- Born: Qəribsoltan Həsən bəy qızı Məlikova 11 June 1886 Zardab, Geokchay uezd, Baku Governorate, Russian Empire
- Died: 9 March 1967 (aged 80) Baku, Azerbaijan SSR, Soviet Union
- Occupations: Educator, teacher
- Parent(s): Hasan bey Zardabi Hanifa Malikova
- Relatives: Alimardan bey Topchubashov (brother-in-law)

= Garibsoltan Malikova =

Garibsoltan Hasan bey gizi Malikova (Qəribsoltan Həsən bəy qızı Məlikova; 11 June 1886 – 9 March 1967) was an Azerbaijani educator and teacher. She was the daughter of journalist and educator Hasan bey Zardabi and educator Hanifa Malikova.

== Early life and education ==
Garibsoltan Malikova was born on 11 June 1886 in Zardab, Geokchay uezd, Baku Governorate, then part of the Russian Empire. She graduated from a Russian girls' gymnasium in Tiflis and later studied at a model girls' school directed by her mother from 1901 to 1905.

In 1914, she passed examinations before the Pedagogical Council of the First Baku Men's Gymnasium named after Emperor Alexander III and received the title of teacher of public schools.

== Teaching career ==
Garibsoltan Malikova began teaching in 1910. From 1915 to 1918, she taught at the Russo-Tatar girls' school in Baku, and from 1918 to 1920 at the Russo-Tatar girls' gymnasium.

Archival documents preserved in the Azerbaijan State Historical Archive state that Malikova worked as a teacher of Turkish, meaning Azerbaijani, at the Third Baku Women's Gymnasium. In 1948, she was transferred to the Second Baku Women's Gymnasium as a Turkish-language teacher.

The transfer followed a request from the chair of the Pedagogical Council of the Second Baku Women's Gymnasium, who stated that Malikova had been invited to teach Turkish in four classes for eight hours per week.

Because of political pressure on her family, including accusations directed at her father and the newspaper Akinchi, Malikova later moved to Ganja. She also worked for a period as a teacher in Shamkir.

According to some accounts, during the Second World War, Malikova moved to Zardab with Nana khanim, the mother of composer Rauf Hajiyev, and both worked as teachers at the Zardab school. Malikova did not marry. She helped raise and educate Rauf Hajiyev and his sister Adila, and later taught for many years at a boarding school in Baku for orphaned children.

A 1938 attestation document preserved in the Salman Mumtaz State Archive of Literature and Art states that Malikova received the title of primary school teacher. At that time, she was working at the Third Russian-Muslim girls' school in Baku.

In 1948, Malikova was awarded the honorary title of Merited Teacher and received the Order of Lenin for her work in education. She continued teaching until 1956.
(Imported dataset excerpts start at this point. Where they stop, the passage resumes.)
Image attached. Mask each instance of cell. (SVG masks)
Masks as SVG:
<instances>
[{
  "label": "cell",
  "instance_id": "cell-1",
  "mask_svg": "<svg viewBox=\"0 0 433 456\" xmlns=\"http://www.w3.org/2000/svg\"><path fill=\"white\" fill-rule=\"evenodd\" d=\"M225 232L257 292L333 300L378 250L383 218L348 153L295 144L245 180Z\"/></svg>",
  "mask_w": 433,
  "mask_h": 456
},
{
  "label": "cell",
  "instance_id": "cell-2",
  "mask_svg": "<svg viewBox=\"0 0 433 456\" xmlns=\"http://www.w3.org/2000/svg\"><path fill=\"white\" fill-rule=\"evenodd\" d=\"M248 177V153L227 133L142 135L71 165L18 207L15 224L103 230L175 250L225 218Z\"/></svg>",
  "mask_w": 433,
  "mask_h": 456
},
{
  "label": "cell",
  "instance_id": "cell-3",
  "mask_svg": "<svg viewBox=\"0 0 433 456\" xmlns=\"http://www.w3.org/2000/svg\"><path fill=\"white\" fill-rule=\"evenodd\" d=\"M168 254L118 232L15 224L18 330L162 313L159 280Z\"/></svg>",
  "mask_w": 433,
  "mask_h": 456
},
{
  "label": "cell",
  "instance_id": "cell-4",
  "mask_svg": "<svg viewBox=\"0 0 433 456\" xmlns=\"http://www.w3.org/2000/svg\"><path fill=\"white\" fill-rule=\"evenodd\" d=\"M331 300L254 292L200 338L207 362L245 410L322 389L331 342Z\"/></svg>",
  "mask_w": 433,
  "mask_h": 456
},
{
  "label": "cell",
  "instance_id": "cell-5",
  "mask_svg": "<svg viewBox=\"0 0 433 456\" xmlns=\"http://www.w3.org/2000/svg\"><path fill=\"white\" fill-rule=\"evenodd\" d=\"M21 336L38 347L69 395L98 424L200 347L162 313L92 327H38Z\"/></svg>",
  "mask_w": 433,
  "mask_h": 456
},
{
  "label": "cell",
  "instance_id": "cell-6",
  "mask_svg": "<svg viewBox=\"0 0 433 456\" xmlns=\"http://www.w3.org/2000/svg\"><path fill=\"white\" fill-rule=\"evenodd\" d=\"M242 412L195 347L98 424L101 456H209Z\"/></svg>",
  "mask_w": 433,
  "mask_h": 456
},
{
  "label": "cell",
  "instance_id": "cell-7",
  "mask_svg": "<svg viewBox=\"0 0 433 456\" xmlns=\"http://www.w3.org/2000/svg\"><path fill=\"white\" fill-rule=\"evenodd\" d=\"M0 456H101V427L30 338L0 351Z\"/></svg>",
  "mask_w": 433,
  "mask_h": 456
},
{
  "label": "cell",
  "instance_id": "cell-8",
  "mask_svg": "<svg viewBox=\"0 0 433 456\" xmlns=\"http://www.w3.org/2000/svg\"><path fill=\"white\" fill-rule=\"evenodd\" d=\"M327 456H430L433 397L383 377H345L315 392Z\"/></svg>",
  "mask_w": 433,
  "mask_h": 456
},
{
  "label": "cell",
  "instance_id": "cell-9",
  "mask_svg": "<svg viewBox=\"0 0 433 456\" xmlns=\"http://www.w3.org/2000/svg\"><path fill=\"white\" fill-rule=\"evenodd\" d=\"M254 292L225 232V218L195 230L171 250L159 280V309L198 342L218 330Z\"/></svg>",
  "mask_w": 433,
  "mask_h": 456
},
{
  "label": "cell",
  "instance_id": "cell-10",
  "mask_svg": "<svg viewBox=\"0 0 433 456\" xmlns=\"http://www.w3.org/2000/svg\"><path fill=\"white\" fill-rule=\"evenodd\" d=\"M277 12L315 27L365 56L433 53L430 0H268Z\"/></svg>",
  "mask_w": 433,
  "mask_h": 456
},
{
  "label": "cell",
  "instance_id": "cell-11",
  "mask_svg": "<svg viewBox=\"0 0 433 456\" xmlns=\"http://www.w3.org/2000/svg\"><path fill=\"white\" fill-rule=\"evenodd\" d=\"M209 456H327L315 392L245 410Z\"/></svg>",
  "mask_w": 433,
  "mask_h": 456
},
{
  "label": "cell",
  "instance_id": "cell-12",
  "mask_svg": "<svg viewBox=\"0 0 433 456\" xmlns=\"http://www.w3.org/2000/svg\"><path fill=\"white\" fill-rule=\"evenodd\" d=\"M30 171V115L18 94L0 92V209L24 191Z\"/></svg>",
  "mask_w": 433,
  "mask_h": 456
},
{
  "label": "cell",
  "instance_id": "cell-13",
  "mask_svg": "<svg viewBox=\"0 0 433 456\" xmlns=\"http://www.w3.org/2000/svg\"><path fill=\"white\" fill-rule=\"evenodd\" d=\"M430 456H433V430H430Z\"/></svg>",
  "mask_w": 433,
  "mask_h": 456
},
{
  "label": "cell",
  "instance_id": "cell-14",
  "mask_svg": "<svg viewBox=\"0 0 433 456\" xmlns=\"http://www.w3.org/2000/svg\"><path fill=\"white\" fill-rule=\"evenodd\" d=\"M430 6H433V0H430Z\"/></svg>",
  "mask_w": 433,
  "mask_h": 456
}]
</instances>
== Memories of Hasan bey Zardabi ==
Malikova wrote memoirs about her father under the title Atam haqqında xatirələrim (lit. 'My Memories of My Father'). One episode describes a visit to the family home by Maxim Gorky and Feodor Chaliapin, connected with Zardabi's work at the newspaper Kaspi.

In 1937, when the new Baku–Salyan highway was planned through the cemetery near the Bibi-Heybat Mosque, Malikova arranged for Zardabi's remains to be removed from his grave. According to Xalq qəzeti, the remains were later reburied near the grave of his wife Hanifa Malikova. In 1957, during preparations to commemorate the 50th anniversary of Zardabi's death, their remains were transferred to the Alley of Honor in Baku.

== Later life and death ==
Garibsoltan Malikova died in Baku on 9 March 1967.